Mit dem Archiv die Macht demokratisieren Was mit dieser Form der Geschichtsaufarbeitung weiter geschieht, ob und wie das medial um- und eingesetzt werden kann, um sich im neuen Jahrtausend neuen Herausforderungen zu stellen und um das Absichern der eigenen Schrebergärten zu überwinden – dazu müssen dann eben innovative Ideen und Vermittlungsstrategien entwickelt werden, und zwar mit starkem regionalem oder lokalem Bezug. Noch einmal zurück zu Wissen ist Macht: Eine Voraussetzung dafür, dass ein Archiv Macht verleiht, ist allerdings, dass es benutzt wird. Das archivierte Wissen (ob nun auf Papier, Datenträgern oder in Köpfen) zu erschließen und einer ganzen Gruppe verfügbar zu machen, das würde nun bedeuten, dass eben die ganze Gruppe an Macht gewinnt.

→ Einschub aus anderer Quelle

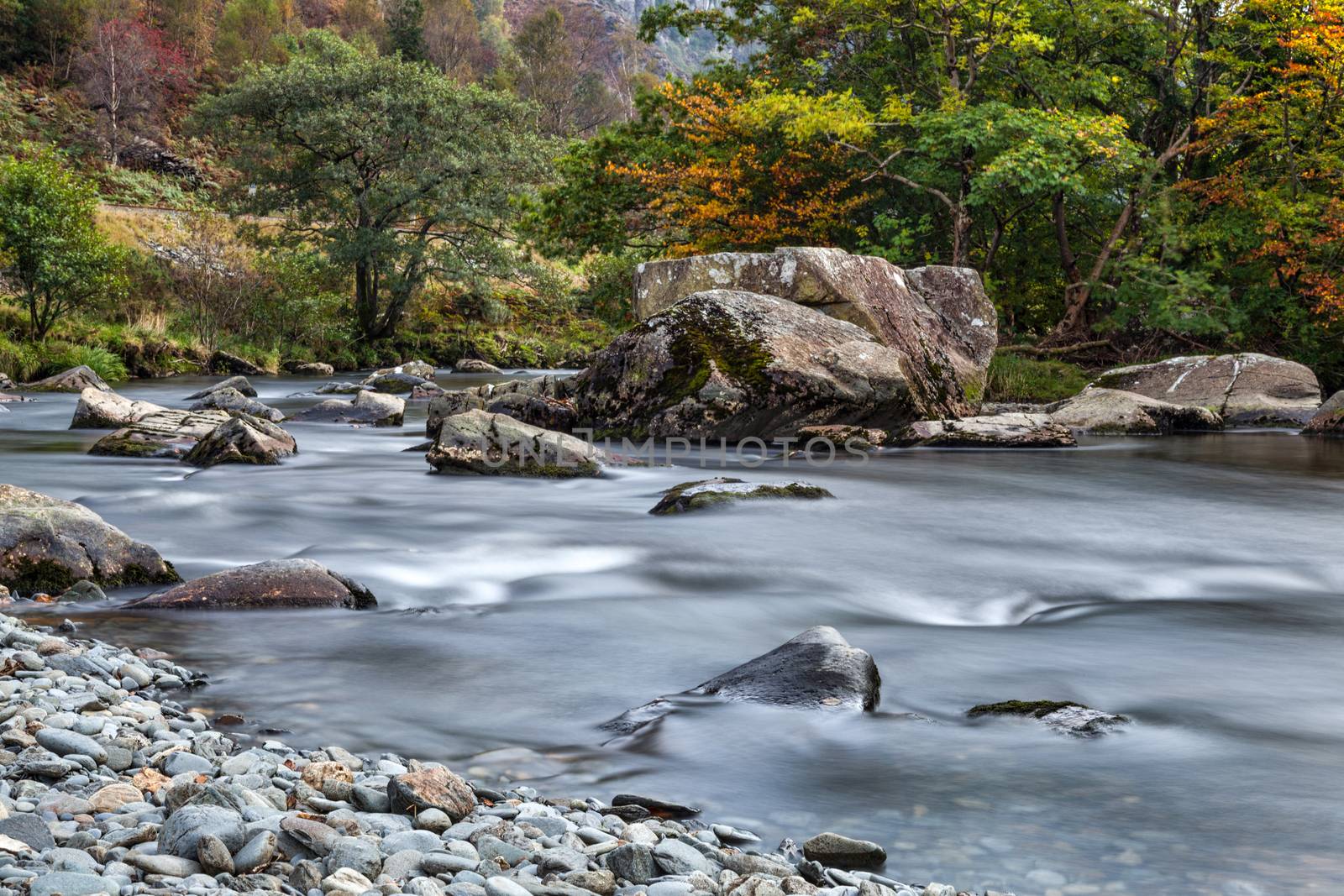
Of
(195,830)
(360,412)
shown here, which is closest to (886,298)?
(360,412)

Neben dem Motivationsschub für MitarbeiterInnen, die auf einmal wirklich Bescheid wissen, liegt hier ein reizvoller Aspekt, den die Ausschreibung zum Innovationstopf gar nicht direkt nennt: Denn die Position der meisten Kulturinitiativen in ihrem Umfeld ist eher eine machtlose. Wenn ich allein daran denke, bei welchen Gelegenheiten wir besser hätten punkten können, wenn wir alle Erfahrungen in der Auseinandersetzung mit der Gemeinde präsent gehabt hätten… Da möchte ich gar nicht mehr alle Ideen publizieren, die mir kommen – nur für den Fall dass wir doch den Ehrgeiz entwickeln, uns um den Innovationstopf zu bewerben.